I have mine just sitting not attached to anything on the bottom of my shrimp tanks. In two of the tanks it's at least doubled in size. Low light and no ferts. Shrimp like it and it looks decent too. I really like this stuff.


----------



## GMYukonon24s (May 3, 2009)

Ya it seems in the one tank I have it the shrimp are always going through it. I just figured maybe I can do something else with it and create my space for other plants.


----------



## synthorange (Feb 1, 2012)

Here's what I did with mine, wrapped it up in gutter guard mesh, stuck it to the back wall.
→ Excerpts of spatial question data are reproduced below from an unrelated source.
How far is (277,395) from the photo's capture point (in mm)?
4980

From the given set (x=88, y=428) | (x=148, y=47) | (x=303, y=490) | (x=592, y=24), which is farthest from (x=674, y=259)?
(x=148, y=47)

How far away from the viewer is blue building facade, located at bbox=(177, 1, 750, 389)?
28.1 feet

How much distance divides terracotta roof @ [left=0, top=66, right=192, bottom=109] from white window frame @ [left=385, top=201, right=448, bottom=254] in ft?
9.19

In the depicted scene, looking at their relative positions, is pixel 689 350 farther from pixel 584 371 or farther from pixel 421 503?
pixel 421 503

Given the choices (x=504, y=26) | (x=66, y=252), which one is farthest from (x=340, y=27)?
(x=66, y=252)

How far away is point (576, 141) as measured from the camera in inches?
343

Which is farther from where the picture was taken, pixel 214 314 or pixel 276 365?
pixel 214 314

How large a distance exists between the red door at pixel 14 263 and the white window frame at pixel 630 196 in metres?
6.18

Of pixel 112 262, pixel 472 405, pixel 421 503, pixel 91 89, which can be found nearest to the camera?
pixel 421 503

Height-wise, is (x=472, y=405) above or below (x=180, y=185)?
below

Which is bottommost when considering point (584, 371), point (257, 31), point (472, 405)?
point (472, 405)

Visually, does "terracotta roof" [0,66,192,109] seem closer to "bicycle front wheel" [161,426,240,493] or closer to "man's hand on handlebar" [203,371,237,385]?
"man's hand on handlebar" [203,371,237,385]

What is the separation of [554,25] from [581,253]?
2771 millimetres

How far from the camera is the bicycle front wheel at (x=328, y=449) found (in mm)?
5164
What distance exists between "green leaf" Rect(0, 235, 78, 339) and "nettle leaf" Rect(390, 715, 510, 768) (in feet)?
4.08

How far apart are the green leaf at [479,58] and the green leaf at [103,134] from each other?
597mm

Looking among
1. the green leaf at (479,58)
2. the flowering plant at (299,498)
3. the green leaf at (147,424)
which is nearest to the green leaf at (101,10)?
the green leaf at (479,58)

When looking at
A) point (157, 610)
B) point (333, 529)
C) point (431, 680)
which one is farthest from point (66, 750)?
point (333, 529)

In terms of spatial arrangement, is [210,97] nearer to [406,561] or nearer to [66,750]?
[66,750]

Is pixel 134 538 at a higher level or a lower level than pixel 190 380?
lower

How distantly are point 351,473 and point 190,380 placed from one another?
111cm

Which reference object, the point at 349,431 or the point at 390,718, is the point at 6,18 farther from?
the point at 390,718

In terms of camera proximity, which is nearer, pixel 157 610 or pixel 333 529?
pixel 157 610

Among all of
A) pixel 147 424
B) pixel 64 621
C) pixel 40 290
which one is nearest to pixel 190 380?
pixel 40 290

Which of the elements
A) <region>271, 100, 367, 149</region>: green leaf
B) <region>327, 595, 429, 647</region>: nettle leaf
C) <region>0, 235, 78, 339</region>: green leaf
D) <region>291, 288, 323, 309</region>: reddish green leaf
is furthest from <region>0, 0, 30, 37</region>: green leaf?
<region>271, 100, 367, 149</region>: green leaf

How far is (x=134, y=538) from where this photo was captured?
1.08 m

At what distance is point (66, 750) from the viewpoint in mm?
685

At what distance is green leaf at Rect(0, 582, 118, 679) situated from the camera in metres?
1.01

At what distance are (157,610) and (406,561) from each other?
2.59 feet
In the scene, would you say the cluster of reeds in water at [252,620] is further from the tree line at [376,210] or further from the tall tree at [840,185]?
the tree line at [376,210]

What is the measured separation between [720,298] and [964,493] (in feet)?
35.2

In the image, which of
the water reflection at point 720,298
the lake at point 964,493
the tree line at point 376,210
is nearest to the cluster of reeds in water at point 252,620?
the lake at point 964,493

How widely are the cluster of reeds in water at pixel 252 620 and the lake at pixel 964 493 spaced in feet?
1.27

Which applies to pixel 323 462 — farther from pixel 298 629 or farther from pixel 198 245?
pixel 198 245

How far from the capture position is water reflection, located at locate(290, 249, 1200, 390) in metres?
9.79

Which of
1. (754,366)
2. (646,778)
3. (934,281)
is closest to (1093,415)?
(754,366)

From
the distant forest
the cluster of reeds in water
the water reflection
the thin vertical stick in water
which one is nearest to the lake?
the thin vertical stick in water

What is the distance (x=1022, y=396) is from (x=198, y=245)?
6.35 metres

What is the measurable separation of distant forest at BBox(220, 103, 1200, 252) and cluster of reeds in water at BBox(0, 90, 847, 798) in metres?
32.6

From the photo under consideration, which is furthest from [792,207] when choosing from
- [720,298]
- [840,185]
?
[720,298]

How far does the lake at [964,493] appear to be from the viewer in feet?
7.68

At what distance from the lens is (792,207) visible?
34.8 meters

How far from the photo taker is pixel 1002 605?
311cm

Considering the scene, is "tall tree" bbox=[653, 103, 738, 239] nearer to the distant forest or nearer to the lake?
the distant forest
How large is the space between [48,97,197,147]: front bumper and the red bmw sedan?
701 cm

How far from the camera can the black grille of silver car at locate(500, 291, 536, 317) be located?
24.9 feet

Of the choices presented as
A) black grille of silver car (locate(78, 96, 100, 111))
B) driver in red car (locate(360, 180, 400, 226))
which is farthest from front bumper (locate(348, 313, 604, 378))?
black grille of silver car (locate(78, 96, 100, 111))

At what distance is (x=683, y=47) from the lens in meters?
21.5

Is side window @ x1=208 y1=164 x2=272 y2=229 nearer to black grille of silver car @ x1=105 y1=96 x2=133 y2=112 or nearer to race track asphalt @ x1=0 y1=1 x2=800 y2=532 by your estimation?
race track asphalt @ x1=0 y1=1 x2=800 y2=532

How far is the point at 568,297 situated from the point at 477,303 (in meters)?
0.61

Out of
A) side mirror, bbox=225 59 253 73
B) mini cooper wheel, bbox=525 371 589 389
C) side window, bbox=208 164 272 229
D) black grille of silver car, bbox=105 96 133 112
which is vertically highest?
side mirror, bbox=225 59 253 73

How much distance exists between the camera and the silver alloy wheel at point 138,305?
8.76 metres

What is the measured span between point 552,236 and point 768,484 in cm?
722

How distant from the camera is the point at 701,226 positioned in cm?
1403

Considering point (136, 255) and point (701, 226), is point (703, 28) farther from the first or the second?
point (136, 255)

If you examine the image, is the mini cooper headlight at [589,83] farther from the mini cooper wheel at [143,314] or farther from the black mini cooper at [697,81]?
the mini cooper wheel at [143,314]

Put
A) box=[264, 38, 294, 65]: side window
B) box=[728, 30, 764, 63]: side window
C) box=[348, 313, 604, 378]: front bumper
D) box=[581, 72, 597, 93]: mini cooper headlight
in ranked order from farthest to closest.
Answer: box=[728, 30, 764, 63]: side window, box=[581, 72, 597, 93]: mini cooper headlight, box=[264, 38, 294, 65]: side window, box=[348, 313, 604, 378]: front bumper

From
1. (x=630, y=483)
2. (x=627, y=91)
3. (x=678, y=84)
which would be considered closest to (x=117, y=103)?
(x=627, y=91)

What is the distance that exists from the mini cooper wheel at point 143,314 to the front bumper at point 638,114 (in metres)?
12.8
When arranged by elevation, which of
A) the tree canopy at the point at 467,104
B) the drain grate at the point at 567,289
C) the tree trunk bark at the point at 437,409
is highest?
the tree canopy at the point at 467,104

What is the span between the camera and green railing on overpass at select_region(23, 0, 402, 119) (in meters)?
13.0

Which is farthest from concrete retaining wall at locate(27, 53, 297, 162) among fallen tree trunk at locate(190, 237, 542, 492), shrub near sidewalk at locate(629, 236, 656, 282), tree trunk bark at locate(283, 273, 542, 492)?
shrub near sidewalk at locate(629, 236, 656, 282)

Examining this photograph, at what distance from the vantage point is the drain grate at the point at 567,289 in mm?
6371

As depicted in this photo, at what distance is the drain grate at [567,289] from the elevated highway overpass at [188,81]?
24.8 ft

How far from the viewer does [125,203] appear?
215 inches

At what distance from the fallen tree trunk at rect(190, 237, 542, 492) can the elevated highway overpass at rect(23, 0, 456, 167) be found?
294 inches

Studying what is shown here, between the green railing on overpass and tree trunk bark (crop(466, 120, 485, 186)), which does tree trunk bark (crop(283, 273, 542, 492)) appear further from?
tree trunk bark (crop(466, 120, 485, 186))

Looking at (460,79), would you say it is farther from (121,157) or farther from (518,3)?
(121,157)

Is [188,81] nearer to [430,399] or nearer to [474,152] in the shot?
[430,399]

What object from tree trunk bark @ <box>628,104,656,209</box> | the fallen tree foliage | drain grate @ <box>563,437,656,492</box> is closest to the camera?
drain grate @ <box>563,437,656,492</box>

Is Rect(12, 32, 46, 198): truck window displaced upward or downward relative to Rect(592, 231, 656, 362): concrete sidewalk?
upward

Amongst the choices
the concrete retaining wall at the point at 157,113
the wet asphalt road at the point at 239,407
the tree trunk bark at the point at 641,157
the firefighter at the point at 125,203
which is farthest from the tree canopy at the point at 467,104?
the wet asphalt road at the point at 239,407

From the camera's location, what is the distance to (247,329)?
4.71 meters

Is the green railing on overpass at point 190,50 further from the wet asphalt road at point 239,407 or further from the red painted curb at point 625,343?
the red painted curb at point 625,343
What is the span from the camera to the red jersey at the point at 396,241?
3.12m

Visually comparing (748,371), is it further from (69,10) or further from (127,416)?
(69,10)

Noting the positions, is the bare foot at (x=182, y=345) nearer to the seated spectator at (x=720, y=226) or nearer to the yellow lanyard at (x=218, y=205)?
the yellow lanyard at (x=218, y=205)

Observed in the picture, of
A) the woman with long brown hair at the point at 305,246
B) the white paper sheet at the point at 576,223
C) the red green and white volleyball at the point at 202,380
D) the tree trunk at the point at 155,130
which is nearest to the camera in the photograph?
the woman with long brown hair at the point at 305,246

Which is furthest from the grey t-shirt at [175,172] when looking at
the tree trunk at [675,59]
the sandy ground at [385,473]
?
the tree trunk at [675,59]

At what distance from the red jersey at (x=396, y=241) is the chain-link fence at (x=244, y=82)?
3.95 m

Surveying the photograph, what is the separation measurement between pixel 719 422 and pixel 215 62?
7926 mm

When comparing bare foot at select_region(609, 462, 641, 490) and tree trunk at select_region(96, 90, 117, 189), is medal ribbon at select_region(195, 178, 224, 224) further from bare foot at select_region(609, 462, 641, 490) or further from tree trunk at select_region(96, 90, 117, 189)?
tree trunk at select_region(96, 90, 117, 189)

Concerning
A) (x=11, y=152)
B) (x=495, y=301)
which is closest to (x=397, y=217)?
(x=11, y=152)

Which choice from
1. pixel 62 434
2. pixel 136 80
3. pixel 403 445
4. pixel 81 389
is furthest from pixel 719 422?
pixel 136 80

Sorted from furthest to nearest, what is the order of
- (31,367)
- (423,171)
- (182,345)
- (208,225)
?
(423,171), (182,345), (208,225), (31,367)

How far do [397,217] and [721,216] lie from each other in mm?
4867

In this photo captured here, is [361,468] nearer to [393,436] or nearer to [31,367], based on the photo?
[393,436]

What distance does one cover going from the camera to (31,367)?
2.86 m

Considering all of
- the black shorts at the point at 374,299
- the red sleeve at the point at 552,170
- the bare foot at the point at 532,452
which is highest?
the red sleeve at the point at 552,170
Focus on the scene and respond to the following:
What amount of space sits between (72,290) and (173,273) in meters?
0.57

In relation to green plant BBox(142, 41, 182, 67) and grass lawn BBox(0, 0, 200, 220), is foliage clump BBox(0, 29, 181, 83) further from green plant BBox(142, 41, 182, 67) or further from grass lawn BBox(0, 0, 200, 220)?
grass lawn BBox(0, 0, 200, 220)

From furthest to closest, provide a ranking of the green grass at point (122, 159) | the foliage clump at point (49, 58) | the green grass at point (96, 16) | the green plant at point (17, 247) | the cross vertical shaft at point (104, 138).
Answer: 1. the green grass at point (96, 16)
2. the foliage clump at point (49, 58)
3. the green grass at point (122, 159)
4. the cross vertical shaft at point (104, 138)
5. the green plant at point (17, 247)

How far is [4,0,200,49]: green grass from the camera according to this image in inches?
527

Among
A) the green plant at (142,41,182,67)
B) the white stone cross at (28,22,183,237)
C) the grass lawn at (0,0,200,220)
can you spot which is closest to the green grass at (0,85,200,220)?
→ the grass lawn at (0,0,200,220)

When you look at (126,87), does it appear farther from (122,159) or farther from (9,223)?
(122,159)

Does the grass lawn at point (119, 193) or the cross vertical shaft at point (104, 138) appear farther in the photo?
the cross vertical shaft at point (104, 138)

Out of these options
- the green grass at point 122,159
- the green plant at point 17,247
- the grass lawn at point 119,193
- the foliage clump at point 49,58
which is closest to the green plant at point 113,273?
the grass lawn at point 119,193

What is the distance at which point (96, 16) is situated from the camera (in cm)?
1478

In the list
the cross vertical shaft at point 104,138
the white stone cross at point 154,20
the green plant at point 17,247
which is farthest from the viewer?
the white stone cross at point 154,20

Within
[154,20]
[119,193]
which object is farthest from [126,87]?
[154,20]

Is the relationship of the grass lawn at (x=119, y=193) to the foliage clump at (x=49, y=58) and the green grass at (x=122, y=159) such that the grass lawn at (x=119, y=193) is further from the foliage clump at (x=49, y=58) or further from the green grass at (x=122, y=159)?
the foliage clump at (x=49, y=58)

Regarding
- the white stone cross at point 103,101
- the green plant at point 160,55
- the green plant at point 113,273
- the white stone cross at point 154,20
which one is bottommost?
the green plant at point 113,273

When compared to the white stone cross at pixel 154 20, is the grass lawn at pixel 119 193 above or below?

Shot from late november.









Best shot I have on hand at the moment for its current state. It's about 2/3rds of an inch out from the gutter mesh now. As I said, really slow growing stuff.


----------



## GMYukonon24s (May 3, 2009)

Thanks for the replies and pics. It's kind of funny/ weird how some people have growth and some don't. Which I know that's how alot of plants and things are in this hobby but I kind of figure plants that are low light plants should be fine or better in high tech tanks and I see thats not always the case.


----------



## 2wheelsx2 (Jan 27, 2006)

Mine grow like crazy in ultra low light. Have to throw out fistfuls every month or so. But they don't seem to attach to anything. If you glue/tie it to wood/rocks, it'll eventually attach?


----------



## acitydweller (Dec 28, 2011)

I've probalby had the wierdest experience with Subwassertang. I placed it in my shrimp tank with dwarf grass and it somehow clung onto it. so now it looks like i have a balloon attached to a string in the tank. This definitely wasn't planned but the shrimp dont mind and it looks pretty cool.


----------



## GMYukonon24s (May 3, 2009)

That's some growth than 2wheels. Lol that's interested I'll have to check that out.


----------